Jungle By Night : « on est un vrai groupe de live, à la croisée de plusieurs scènes »

par Clémence Meunier

Jouant aussi bien dans des festivals jazz qu’au Rex Club à 1 heures du mat’, les Jungle By Night sont experts des grands écarts. Entre jazz et techno, clubbing et improvisation, ces sept Néerlandais réinventent depuis 14 ans la définition traditionnelle de la musique de fête, pour une techno sans ordinateur ou une house qui sent le cuivre.

En France, ils s’appellent Cabaret Contemporain ou Cheap House, en Allemagne Meute… Ils commencent à être quelques-uns à faire machine arrière, à composer une musique de clubbeurs avec des instruments de conservatoire, à lier bois et béton, chacun à leur manière. Aux Pays-Bas, ces orfèvres d’une nouvelle manière de considérer la musique électronique – pas si électronique donc – s’appellent Jungle By Night. On les a d’abord connus dans un registre assez jazz, sous influences africaines.
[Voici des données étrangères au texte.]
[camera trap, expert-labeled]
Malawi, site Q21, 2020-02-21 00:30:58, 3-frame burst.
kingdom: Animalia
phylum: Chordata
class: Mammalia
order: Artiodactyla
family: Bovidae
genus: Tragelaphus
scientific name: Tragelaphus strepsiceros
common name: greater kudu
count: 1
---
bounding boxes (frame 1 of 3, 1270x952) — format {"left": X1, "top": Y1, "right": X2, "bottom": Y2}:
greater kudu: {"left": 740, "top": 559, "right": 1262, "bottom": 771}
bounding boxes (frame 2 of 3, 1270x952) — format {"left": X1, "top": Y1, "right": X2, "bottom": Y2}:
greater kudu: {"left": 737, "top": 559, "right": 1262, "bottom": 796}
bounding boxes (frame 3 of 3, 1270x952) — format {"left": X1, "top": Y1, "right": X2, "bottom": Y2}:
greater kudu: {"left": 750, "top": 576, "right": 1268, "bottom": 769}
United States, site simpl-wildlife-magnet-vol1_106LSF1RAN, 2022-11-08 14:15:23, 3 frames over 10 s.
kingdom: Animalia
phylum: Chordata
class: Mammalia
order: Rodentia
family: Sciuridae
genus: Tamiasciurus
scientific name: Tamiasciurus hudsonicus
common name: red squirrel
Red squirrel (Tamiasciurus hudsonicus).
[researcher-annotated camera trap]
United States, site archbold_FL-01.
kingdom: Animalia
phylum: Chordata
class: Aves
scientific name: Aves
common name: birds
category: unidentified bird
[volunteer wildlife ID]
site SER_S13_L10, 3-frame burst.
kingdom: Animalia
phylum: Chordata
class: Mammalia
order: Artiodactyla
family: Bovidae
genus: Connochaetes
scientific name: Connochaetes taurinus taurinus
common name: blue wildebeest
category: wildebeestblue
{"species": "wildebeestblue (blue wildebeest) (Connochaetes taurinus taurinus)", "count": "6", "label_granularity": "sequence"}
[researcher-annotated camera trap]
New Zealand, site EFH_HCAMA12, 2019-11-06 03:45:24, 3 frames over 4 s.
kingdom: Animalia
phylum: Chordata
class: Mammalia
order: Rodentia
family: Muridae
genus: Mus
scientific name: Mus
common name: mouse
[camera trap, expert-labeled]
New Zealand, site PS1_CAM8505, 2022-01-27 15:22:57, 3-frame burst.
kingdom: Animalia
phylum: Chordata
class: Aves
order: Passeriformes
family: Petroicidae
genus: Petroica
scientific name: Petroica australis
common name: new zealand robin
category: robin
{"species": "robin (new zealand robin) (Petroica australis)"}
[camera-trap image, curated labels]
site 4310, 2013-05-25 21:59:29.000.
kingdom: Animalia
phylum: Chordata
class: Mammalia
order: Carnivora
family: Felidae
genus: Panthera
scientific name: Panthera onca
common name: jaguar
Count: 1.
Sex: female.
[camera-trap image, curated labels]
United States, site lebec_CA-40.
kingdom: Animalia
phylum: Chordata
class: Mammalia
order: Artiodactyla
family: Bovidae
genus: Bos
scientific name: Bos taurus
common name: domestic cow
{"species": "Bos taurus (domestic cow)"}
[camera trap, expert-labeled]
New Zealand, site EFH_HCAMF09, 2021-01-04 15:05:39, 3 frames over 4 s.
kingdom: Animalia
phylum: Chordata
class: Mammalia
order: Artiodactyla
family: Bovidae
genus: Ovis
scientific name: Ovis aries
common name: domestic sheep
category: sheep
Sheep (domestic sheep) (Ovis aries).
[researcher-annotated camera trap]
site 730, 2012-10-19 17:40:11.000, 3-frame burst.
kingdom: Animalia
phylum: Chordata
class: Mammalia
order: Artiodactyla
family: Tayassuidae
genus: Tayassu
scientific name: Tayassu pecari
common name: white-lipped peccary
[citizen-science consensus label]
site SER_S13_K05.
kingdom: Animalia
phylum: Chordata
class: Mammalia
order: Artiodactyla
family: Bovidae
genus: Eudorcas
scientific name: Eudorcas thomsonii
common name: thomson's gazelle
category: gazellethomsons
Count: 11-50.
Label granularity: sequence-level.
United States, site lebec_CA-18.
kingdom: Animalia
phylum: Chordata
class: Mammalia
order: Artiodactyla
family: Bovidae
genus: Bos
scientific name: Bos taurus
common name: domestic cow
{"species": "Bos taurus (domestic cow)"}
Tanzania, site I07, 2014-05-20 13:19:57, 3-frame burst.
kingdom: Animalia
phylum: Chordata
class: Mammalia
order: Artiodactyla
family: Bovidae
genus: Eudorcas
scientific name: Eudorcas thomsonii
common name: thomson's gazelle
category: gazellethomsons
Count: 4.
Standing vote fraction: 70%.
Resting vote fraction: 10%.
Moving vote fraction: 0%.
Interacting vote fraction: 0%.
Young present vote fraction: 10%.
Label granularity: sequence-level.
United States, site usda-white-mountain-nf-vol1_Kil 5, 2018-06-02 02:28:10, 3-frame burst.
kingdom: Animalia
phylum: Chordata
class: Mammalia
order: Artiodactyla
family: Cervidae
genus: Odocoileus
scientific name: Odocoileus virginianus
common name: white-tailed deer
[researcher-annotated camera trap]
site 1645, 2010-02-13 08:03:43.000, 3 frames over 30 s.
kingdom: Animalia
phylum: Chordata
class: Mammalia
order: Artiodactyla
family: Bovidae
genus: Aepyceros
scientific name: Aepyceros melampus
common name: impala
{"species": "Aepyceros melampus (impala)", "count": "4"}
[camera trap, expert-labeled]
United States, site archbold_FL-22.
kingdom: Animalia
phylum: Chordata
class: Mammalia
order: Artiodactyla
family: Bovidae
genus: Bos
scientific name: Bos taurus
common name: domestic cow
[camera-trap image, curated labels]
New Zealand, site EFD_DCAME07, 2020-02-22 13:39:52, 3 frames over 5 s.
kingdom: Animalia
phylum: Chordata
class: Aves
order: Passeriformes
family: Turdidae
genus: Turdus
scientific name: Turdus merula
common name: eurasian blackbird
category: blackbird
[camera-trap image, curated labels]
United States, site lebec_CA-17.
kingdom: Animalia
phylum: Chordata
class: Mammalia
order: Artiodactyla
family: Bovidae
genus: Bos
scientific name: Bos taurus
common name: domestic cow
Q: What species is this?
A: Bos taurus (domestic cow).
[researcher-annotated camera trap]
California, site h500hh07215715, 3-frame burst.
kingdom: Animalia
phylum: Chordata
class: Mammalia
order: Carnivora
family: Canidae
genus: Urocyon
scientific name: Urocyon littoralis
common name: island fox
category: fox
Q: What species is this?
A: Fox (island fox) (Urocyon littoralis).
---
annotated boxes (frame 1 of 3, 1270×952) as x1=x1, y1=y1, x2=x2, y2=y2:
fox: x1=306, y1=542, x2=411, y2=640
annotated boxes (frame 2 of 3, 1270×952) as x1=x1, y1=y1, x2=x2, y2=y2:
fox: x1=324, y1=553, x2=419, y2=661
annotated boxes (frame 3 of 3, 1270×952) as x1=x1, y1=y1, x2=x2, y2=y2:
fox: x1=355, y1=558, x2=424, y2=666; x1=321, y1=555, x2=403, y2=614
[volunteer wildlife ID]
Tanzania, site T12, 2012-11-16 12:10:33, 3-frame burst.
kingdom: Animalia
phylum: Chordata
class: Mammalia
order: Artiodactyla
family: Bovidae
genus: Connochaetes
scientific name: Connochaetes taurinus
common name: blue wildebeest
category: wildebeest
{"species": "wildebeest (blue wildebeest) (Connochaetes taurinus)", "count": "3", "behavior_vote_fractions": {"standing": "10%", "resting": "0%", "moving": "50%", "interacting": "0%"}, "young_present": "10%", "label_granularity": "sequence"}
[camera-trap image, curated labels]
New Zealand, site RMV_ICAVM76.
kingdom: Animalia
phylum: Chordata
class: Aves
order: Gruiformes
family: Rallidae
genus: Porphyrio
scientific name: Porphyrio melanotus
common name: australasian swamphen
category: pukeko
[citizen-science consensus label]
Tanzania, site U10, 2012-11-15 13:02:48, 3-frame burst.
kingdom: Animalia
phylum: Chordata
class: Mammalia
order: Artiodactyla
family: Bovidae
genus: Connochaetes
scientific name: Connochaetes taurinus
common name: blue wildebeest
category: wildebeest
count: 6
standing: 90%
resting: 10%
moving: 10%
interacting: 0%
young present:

L’immense Tony Allen les a même qualifiés de « futur de l’afrobeat ». Mais Jungle By Night, c’est bien plus qu’une seule chapelle, qu’une seule manière de faire la fête ou de réinventer la recette des « titres à danser joués avec des instruments jazz ». Leur musique réussit à être à la fois technique et simple, jamais pompeuse, toujours jouissive.

Un concert de Jungle By Night, c’est avant tout une fête. Puis, si on est bien placé (c’est qu’ils remplissent des salles de plus en plus grandes!), il y a un autre niveau de lecture : chaque live est l’occasion d’observer minutieusement tout ce qui se passe sur scène – sept excellents musiciens, une grande place laissée à l’improvisation, un vrai show. Il faut dire que ces Néerlandais, quand ils ne sont pas en train de répéter dans leur studio-QG à Amsterdam, passent le plus clair de leur temps sur scène. Ils ne s’en cachent pas, le live est leur priorité absolue, d’où peut-être ce virage festif, légèrement moins jazz, opéré depuis deux ou trois ans. Et cela fonctionne : ils ont rempli en mars l’immense Gashouder à Amsterdam (3500 personnes tout de même!), et faisaient office de tête d’affiche deux mois plus tôt à Eurosonic, le festival de showcases de Groningen, au nord des Pays-Bas. Le grand chapiteau installé en centre-ville était plein à craquer, et sans aucun doute le coin le plus chaud de tout le week-end. C’est à cette occasion que l’on a rencontré Jac (guitare) et Pyke (claviers), en attendant de retrouver cette joyeuse bande en France pour une tournée… Qu’ils ont visiblement bien hâte de commencer.

jungle by night

© Aileen

 

Ça ressemble à quoi, un concert de Jungle By Night ?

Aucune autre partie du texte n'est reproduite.